Bhadla’s eyes narrowed. “You’re lying.”

“Not at all,” Lander replied. “My father was a wealthy but untitled merchant of Archenbridge, and my mother was … well, there’s no need to discuss her. Let’s just say I’m no lord.”

Bhadla shook his turbaned head angrily. “I don’t care if your mother was a goat who gave milk of silver and urine of gold!” he yelled. “Were the Bedine watching or not?”

Lander flashed a conciliatory smile. “I never lie.”

The D’tarig uttered a curse in his own throaty language, then began pulling jewels and rings out of his pockets. Laying the booty on the camel-wool tent at Lander’s side, he hissed, “You should have told us!”

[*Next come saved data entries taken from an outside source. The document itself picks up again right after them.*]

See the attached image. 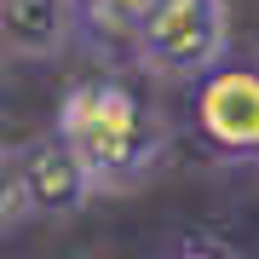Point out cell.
Returning <instances> with one entry per match:
<instances>
[{"mask_svg":"<svg viewBox=\"0 0 259 259\" xmlns=\"http://www.w3.org/2000/svg\"><path fill=\"white\" fill-rule=\"evenodd\" d=\"M58 133L93 173V190H139L167 156V115L127 75L69 87L58 104Z\"/></svg>","mask_w":259,"mask_h":259,"instance_id":"cell-1","label":"cell"},{"mask_svg":"<svg viewBox=\"0 0 259 259\" xmlns=\"http://www.w3.org/2000/svg\"><path fill=\"white\" fill-rule=\"evenodd\" d=\"M225 47H231L225 0H156L133 35V52L156 81H202L225 64Z\"/></svg>","mask_w":259,"mask_h":259,"instance_id":"cell-2","label":"cell"},{"mask_svg":"<svg viewBox=\"0 0 259 259\" xmlns=\"http://www.w3.org/2000/svg\"><path fill=\"white\" fill-rule=\"evenodd\" d=\"M87 196H98L93 173L75 156V144L52 127L47 139H35L18 161H12V173H6V225H18V219H64V213H75Z\"/></svg>","mask_w":259,"mask_h":259,"instance_id":"cell-3","label":"cell"},{"mask_svg":"<svg viewBox=\"0 0 259 259\" xmlns=\"http://www.w3.org/2000/svg\"><path fill=\"white\" fill-rule=\"evenodd\" d=\"M196 139L225 161H259V64H219L190 98Z\"/></svg>","mask_w":259,"mask_h":259,"instance_id":"cell-4","label":"cell"},{"mask_svg":"<svg viewBox=\"0 0 259 259\" xmlns=\"http://www.w3.org/2000/svg\"><path fill=\"white\" fill-rule=\"evenodd\" d=\"M75 23H81V0H0V35L12 58L47 64L69 47Z\"/></svg>","mask_w":259,"mask_h":259,"instance_id":"cell-5","label":"cell"},{"mask_svg":"<svg viewBox=\"0 0 259 259\" xmlns=\"http://www.w3.org/2000/svg\"><path fill=\"white\" fill-rule=\"evenodd\" d=\"M150 6H156V0H81V18L93 29H104V35H139Z\"/></svg>","mask_w":259,"mask_h":259,"instance_id":"cell-6","label":"cell"},{"mask_svg":"<svg viewBox=\"0 0 259 259\" xmlns=\"http://www.w3.org/2000/svg\"><path fill=\"white\" fill-rule=\"evenodd\" d=\"M161 259H242V253L225 248V242H213V236H185V242H173Z\"/></svg>","mask_w":259,"mask_h":259,"instance_id":"cell-7","label":"cell"}]
</instances>
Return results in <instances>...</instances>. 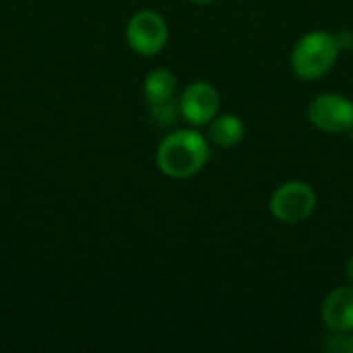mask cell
Here are the masks:
<instances>
[{"label":"cell","mask_w":353,"mask_h":353,"mask_svg":"<svg viewBox=\"0 0 353 353\" xmlns=\"http://www.w3.org/2000/svg\"><path fill=\"white\" fill-rule=\"evenodd\" d=\"M321 319L327 331L343 333L353 331V285L335 288L321 306Z\"/></svg>","instance_id":"52a82bcc"},{"label":"cell","mask_w":353,"mask_h":353,"mask_svg":"<svg viewBox=\"0 0 353 353\" xmlns=\"http://www.w3.org/2000/svg\"><path fill=\"white\" fill-rule=\"evenodd\" d=\"M323 350L329 353H353V331L331 333L323 339Z\"/></svg>","instance_id":"30bf717a"},{"label":"cell","mask_w":353,"mask_h":353,"mask_svg":"<svg viewBox=\"0 0 353 353\" xmlns=\"http://www.w3.org/2000/svg\"><path fill=\"white\" fill-rule=\"evenodd\" d=\"M190 2H194V4H211L215 0H190Z\"/></svg>","instance_id":"5bb4252c"},{"label":"cell","mask_w":353,"mask_h":353,"mask_svg":"<svg viewBox=\"0 0 353 353\" xmlns=\"http://www.w3.org/2000/svg\"><path fill=\"white\" fill-rule=\"evenodd\" d=\"M170 39V29L165 19L155 10H139L126 23V43L139 56L159 54Z\"/></svg>","instance_id":"277c9868"},{"label":"cell","mask_w":353,"mask_h":353,"mask_svg":"<svg viewBox=\"0 0 353 353\" xmlns=\"http://www.w3.org/2000/svg\"><path fill=\"white\" fill-rule=\"evenodd\" d=\"M246 137V124L236 114H217L207 124V141L221 149H232L240 145Z\"/></svg>","instance_id":"ba28073f"},{"label":"cell","mask_w":353,"mask_h":353,"mask_svg":"<svg viewBox=\"0 0 353 353\" xmlns=\"http://www.w3.org/2000/svg\"><path fill=\"white\" fill-rule=\"evenodd\" d=\"M335 37H337V41H339L341 52L353 48V31H350V29H341V31H337V33H335Z\"/></svg>","instance_id":"7c38bea8"},{"label":"cell","mask_w":353,"mask_h":353,"mask_svg":"<svg viewBox=\"0 0 353 353\" xmlns=\"http://www.w3.org/2000/svg\"><path fill=\"white\" fill-rule=\"evenodd\" d=\"M310 124L327 134L353 130V101L341 93H321L308 103Z\"/></svg>","instance_id":"5b68a950"},{"label":"cell","mask_w":353,"mask_h":353,"mask_svg":"<svg viewBox=\"0 0 353 353\" xmlns=\"http://www.w3.org/2000/svg\"><path fill=\"white\" fill-rule=\"evenodd\" d=\"M211 143L192 128H178L161 139L155 151L159 172L174 180H186L203 172L211 157Z\"/></svg>","instance_id":"6da1fadb"},{"label":"cell","mask_w":353,"mask_h":353,"mask_svg":"<svg viewBox=\"0 0 353 353\" xmlns=\"http://www.w3.org/2000/svg\"><path fill=\"white\" fill-rule=\"evenodd\" d=\"M345 277H347V283L353 285V254L347 259V265H345Z\"/></svg>","instance_id":"4fadbf2b"},{"label":"cell","mask_w":353,"mask_h":353,"mask_svg":"<svg viewBox=\"0 0 353 353\" xmlns=\"http://www.w3.org/2000/svg\"><path fill=\"white\" fill-rule=\"evenodd\" d=\"M319 196L314 188L308 182L302 180H290L275 188V192L269 199V211L271 215L285 225H298L312 217L316 211Z\"/></svg>","instance_id":"3957f363"},{"label":"cell","mask_w":353,"mask_h":353,"mask_svg":"<svg viewBox=\"0 0 353 353\" xmlns=\"http://www.w3.org/2000/svg\"><path fill=\"white\" fill-rule=\"evenodd\" d=\"M180 114L182 118L194 126H207L217 114H219V105H221V95L219 91L207 83V81H194L190 83L182 95H180Z\"/></svg>","instance_id":"8992f818"},{"label":"cell","mask_w":353,"mask_h":353,"mask_svg":"<svg viewBox=\"0 0 353 353\" xmlns=\"http://www.w3.org/2000/svg\"><path fill=\"white\" fill-rule=\"evenodd\" d=\"M341 54L335 33L325 29H314L304 33L290 56L292 70L302 81H319L333 70Z\"/></svg>","instance_id":"7a4b0ae2"},{"label":"cell","mask_w":353,"mask_h":353,"mask_svg":"<svg viewBox=\"0 0 353 353\" xmlns=\"http://www.w3.org/2000/svg\"><path fill=\"white\" fill-rule=\"evenodd\" d=\"M176 89H178V81L170 68H153L143 83V93L151 108L174 99Z\"/></svg>","instance_id":"9c48e42d"},{"label":"cell","mask_w":353,"mask_h":353,"mask_svg":"<svg viewBox=\"0 0 353 353\" xmlns=\"http://www.w3.org/2000/svg\"><path fill=\"white\" fill-rule=\"evenodd\" d=\"M151 110H153L155 120H157L159 124H163V126L174 124L178 118H182V114H180V101H176V99H170V101H165V103L153 105Z\"/></svg>","instance_id":"8fae6325"}]
</instances>
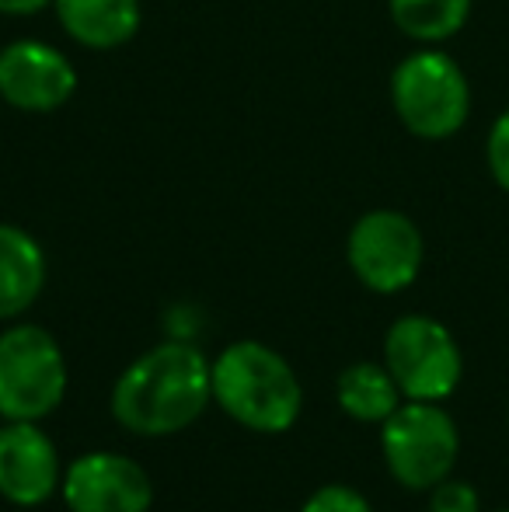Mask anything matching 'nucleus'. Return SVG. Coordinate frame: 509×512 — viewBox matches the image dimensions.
<instances>
[{
	"label": "nucleus",
	"instance_id": "f257e3e1",
	"mask_svg": "<svg viewBox=\"0 0 509 512\" xmlns=\"http://www.w3.org/2000/svg\"><path fill=\"white\" fill-rule=\"evenodd\" d=\"M213 401V363L185 342H164L129 363L112 391V415L136 436H171Z\"/></svg>",
	"mask_w": 509,
	"mask_h": 512
},
{
	"label": "nucleus",
	"instance_id": "423d86ee",
	"mask_svg": "<svg viewBox=\"0 0 509 512\" xmlns=\"http://www.w3.org/2000/svg\"><path fill=\"white\" fill-rule=\"evenodd\" d=\"M384 366L408 401H443L464 373L461 345L429 314H405L387 328Z\"/></svg>",
	"mask_w": 509,
	"mask_h": 512
},
{
	"label": "nucleus",
	"instance_id": "f8f14e48",
	"mask_svg": "<svg viewBox=\"0 0 509 512\" xmlns=\"http://www.w3.org/2000/svg\"><path fill=\"white\" fill-rule=\"evenodd\" d=\"M63 32L88 49H116L140 28V0H53Z\"/></svg>",
	"mask_w": 509,
	"mask_h": 512
},
{
	"label": "nucleus",
	"instance_id": "0eeeda50",
	"mask_svg": "<svg viewBox=\"0 0 509 512\" xmlns=\"http://www.w3.org/2000/svg\"><path fill=\"white\" fill-rule=\"evenodd\" d=\"M353 276L374 293H401L415 283L426 241L415 220L398 209H370L353 223L346 241Z\"/></svg>",
	"mask_w": 509,
	"mask_h": 512
},
{
	"label": "nucleus",
	"instance_id": "7ed1b4c3",
	"mask_svg": "<svg viewBox=\"0 0 509 512\" xmlns=\"http://www.w3.org/2000/svg\"><path fill=\"white\" fill-rule=\"evenodd\" d=\"M391 105L401 126L419 140H447L468 122L471 88L454 56L419 49L391 74Z\"/></svg>",
	"mask_w": 509,
	"mask_h": 512
},
{
	"label": "nucleus",
	"instance_id": "aec40b11",
	"mask_svg": "<svg viewBox=\"0 0 509 512\" xmlns=\"http://www.w3.org/2000/svg\"><path fill=\"white\" fill-rule=\"evenodd\" d=\"M0 418H4V415H0Z\"/></svg>",
	"mask_w": 509,
	"mask_h": 512
},
{
	"label": "nucleus",
	"instance_id": "f03ea898",
	"mask_svg": "<svg viewBox=\"0 0 509 512\" xmlns=\"http://www.w3.org/2000/svg\"><path fill=\"white\" fill-rule=\"evenodd\" d=\"M213 401L252 432H286L300 418L304 391L276 349L245 338L213 363Z\"/></svg>",
	"mask_w": 509,
	"mask_h": 512
},
{
	"label": "nucleus",
	"instance_id": "9d476101",
	"mask_svg": "<svg viewBox=\"0 0 509 512\" xmlns=\"http://www.w3.org/2000/svg\"><path fill=\"white\" fill-rule=\"evenodd\" d=\"M56 446L35 422L0 425V495L14 506H42L60 488Z\"/></svg>",
	"mask_w": 509,
	"mask_h": 512
},
{
	"label": "nucleus",
	"instance_id": "9b49d317",
	"mask_svg": "<svg viewBox=\"0 0 509 512\" xmlns=\"http://www.w3.org/2000/svg\"><path fill=\"white\" fill-rule=\"evenodd\" d=\"M46 286V255L28 230L0 223V321L25 314Z\"/></svg>",
	"mask_w": 509,
	"mask_h": 512
},
{
	"label": "nucleus",
	"instance_id": "2eb2a0df",
	"mask_svg": "<svg viewBox=\"0 0 509 512\" xmlns=\"http://www.w3.org/2000/svg\"><path fill=\"white\" fill-rule=\"evenodd\" d=\"M300 512H374L370 502L349 485H325L304 502Z\"/></svg>",
	"mask_w": 509,
	"mask_h": 512
},
{
	"label": "nucleus",
	"instance_id": "39448f33",
	"mask_svg": "<svg viewBox=\"0 0 509 512\" xmlns=\"http://www.w3.org/2000/svg\"><path fill=\"white\" fill-rule=\"evenodd\" d=\"M381 450L398 485L429 492L450 478L461 453V436L440 401H405L384 422Z\"/></svg>",
	"mask_w": 509,
	"mask_h": 512
},
{
	"label": "nucleus",
	"instance_id": "20e7f679",
	"mask_svg": "<svg viewBox=\"0 0 509 512\" xmlns=\"http://www.w3.org/2000/svg\"><path fill=\"white\" fill-rule=\"evenodd\" d=\"M67 394L63 349L39 324L0 331V415L7 422H39Z\"/></svg>",
	"mask_w": 509,
	"mask_h": 512
},
{
	"label": "nucleus",
	"instance_id": "6ab92c4d",
	"mask_svg": "<svg viewBox=\"0 0 509 512\" xmlns=\"http://www.w3.org/2000/svg\"><path fill=\"white\" fill-rule=\"evenodd\" d=\"M499 512H509V509H499Z\"/></svg>",
	"mask_w": 509,
	"mask_h": 512
},
{
	"label": "nucleus",
	"instance_id": "6e6552de",
	"mask_svg": "<svg viewBox=\"0 0 509 512\" xmlns=\"http://www.w3.org/2000/svg\"><path fill=\"white\" fill-rule=\"evenodd\" d=\"M60 492L70 512H147L154 502L147 471L112 450L77 457L63 471Z\"/></svg>",
	"mask_w": 509,
	"mask_h": 512
},
{
	"label": "nucleus",
	"instance_id": "1a4fd4ad",
	"mask_svg": "<svg viewBox=\"0 0 509 512\" xmlns=\"http://www.w3.org/2000/svg\"><path fill=\"white\" fill-rule=\"evenodd\" d=\"M77 70L60 49L21 39L0 49V102L21 112H56L74 98Z\"/></svg>",
	"mask_w": 509,
	"mask_h": 512
},
{
	"label": "nucleus",
	"instance_id": "dca6fc26",
	"mask_svg": "<svg viewBox=\"0 0 509 512\" xmlns=\"http://www.w3.org/2000/svg\"><path fill=\"white\" fill-rule=\"evenodd\" d=\"M429 512H482L478 492L468 481H450L443 478L436 488H429Z\"/></svg>",
	"mask_w": 509,
	"mask_h": 512
},
{
	"label": "nucleus",
	"instance_id": "4468645a",
	"mask_svg": "<svg viewBox=\"0 0 509 512\" xmlns=\"http://www.w3.org/2000/svg\"><path fill=\"white\" fill-rule=\"evenodd\" d=\"M391 21L415 42H447L468 25L471 0H387Z\"/></svg>",
	"mask_w": 509,
	"mask_h": 512
},
{
	"label": "nucleus",
	"instance_id": "f3484780",
	"mask_svg": "<svg viewBox=\"0 0 509 512\" xmlns=\"http://www.w3.org/2000/svg\"><path fill=\"white\" fill-rule=\"evenodd\" d=\"M485 161L496 178V185L509 192V108L499 112V119L489 129V143H485Z\"/></svg>",
	"mask_w": 509,
	"mask_h": 512
},
{
	"label": "nucleus",
	"instance_id": "a211bd4d",
	"mask_svg": "<svg viewBox=\"0 0 509 512\" xmlns=\"http://www.w3.org/2000/svg\"><path fill=\"white\" fill-rule=\"evenodd\" d=\"M53 0H0V14H14V18H21V14H39L42 7H49Z\"/></svg>",
	"mask_w": 509,
	"mask_h": 512
},
{
	"label": "nucleus",
	"instance_id": "ddd939ff",
	"mask_svg": "<svg viewBox=\"0 0 509 512\" xmlns=\"http://www.w3.org/2000/svg\"><path fill=\"white\" fill-rule=\"evenodd\" d=\"M335 398L339 408L356 422H387L401 405V387L394 384L391 370L377 363H353L339 373L335 384Z\"/></svg>",
	"mask_w": 509,
	"mask_h": 512
}]
</instances>
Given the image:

“You shouldn’t have taken it,” Lander replied.

“It’s not our fault,” Musalim complained, also emptying his pockets. “Those who attack should take the plunder, not leave it to tempt us. Who razes an entire camp and steals nothing but camels?”

Studying the devastated oasis with a grim expression, Lander answered, “The Zhentarim.”

“Black Robes?” Bhadla echoed. “They couldn’t have done this. They’re just traders.”

Lander could understand Bhadla’s misconception. The D’tarig lived on the fringes of Anauroch. They survived by goat herding, but the most adventurous and greedy ventured into the Great Desert. These “desert walkers” collected resin from cassia, myrrh, and frankincense trees, then sold it to merchants sponsored by Zhentil Keep. The Zhentarim resold it to temples all over the realms for use as incense. As far as the D’tarig knew, the Black Robes were nothing more than good merchants.

“The Zhentarim are much more than traders,” Lander explained, turning to face Bhadla. “They’re an evil network of thieves, slave-takers, and murderers motivated by power, lust, and greed. They rule hundreds of towns and villages, control the governments of a dozen cities, and have placed spies in the elite circle of practically every nation in Faerûn.”